The question marketing managers frequently ask — “which attribution model should I use?” — is poorly framed. The right question is: what characterizes my customer’s purchase journey, and which model best captures that reality?
This depends on concrete variables:
| Business characteristic | Implication for the model |
|---|---|
| Short sales cycle (e-commerce, impulse) | Last-touch may be sufficient; the journey is simple |
| Long sales cycle (B2B, high ticket, services) | Multi-touch or algorithmic; the journey has many actors |
| Low ticket | The cost of implementing complex models may not pay off |
| High ticket | The investment in more sophisticated models is justified |
| Predominantly digital mix | Click-based models work better |
| Omnichannel (online + offline) | Click models are insufficient; consider surveys or MMM |
| High seasonality | Watch out for time decay; it can distort during peak periods |
| Scarce or fragmented data | Simpler models are more stable; complexity without data is noise |

There is no model that wins across all dimensions. There is the model that best serves the specific context — and that choice is the manager’s responsibility, not the tool’s.
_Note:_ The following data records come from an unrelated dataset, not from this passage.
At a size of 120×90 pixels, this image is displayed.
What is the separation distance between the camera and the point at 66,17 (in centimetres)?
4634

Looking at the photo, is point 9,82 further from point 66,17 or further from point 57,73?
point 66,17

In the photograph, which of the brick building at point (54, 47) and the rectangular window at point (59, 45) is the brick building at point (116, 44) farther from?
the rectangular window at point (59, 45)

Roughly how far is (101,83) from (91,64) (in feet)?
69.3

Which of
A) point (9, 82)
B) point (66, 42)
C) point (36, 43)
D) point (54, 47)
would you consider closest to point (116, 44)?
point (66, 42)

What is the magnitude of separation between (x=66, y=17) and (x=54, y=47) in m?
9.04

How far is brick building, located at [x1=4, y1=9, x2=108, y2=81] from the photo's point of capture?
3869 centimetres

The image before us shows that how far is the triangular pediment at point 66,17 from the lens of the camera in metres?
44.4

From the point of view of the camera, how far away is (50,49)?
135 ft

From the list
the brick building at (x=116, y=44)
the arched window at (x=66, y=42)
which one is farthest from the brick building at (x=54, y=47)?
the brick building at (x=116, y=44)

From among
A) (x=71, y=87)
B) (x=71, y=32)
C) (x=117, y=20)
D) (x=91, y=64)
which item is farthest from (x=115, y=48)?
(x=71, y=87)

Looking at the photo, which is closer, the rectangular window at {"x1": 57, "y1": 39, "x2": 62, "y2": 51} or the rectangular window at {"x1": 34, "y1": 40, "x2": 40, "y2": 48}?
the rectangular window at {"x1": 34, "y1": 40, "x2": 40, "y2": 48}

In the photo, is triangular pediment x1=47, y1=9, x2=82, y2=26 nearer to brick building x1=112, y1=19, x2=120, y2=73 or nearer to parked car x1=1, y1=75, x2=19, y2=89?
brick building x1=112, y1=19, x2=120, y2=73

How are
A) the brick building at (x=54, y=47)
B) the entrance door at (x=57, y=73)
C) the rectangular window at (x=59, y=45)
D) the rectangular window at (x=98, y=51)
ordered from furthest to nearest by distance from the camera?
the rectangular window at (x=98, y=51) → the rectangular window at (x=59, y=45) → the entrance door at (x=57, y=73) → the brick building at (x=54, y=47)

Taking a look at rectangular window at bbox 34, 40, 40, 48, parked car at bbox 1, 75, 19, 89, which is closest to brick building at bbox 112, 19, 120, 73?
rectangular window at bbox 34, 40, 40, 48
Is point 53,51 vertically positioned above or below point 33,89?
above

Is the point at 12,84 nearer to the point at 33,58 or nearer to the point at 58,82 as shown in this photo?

The logic of experimentation: how to test and calibrate
Finding the right model for your business is not a one-time decision — it is an iterative process. A practical way to start:
Run two or three models in parallel using the same historical data. Do not compare absolute numbers — compare the decisions each model would generate. If first-touch says to scale Facebook Ads and the Markov model says to cut it, that divergence reveals exactly where the arbitrary choice creates risk.
Run the qualitative coherence test. Show the model-generated recommendations to your sales or commercial team. Do they recognize the pattern? Does the channel the model identifies as decisive match what they hear from customers? Field intuition is data. Not the only kind — but it should not be ignored.
Accept that the model will change. When the business grows, when the channel mix shifts, when the customer profile evolves — the attribution model needs to be revisited too. The most common mistake is not choosing the wrong model: it is treating any model as definitive.
Back to the story
Goldilocks did not find the right bed by accident or intuition. She tested. She endured the discomfort of trying what did not work — and that was necessary to arrive at what did.
The manager who finds the right attribution model for their business does the same. They do not copy the market benchmark. They do not use the tool’s default setting without questioning it. They test different models, compare the implications, listen to the field, and accept that “just right” is a relative answer — relative to their business, their moment, their data.
And unlike Goldilocks, they do not run away when the bears come home.
Which bear are you using to make decisions today — without having questioned why?
References and further reading
- Shapley, L.S. (1953). A Value for n-Person Games. Contributions to the Theory of Games.
- Shao, X., & Li, L. (2011). Data-driven multi-touch attribution models. KDD ‘11.
- Box, G.E.P., & Draper, N.R. (1987). Empirical Model Building and Response Surfaces. Wiley.
- Dalessandro, B. et al. (2012). Causally motivated attribution for online advertising. AdKDD Workshop.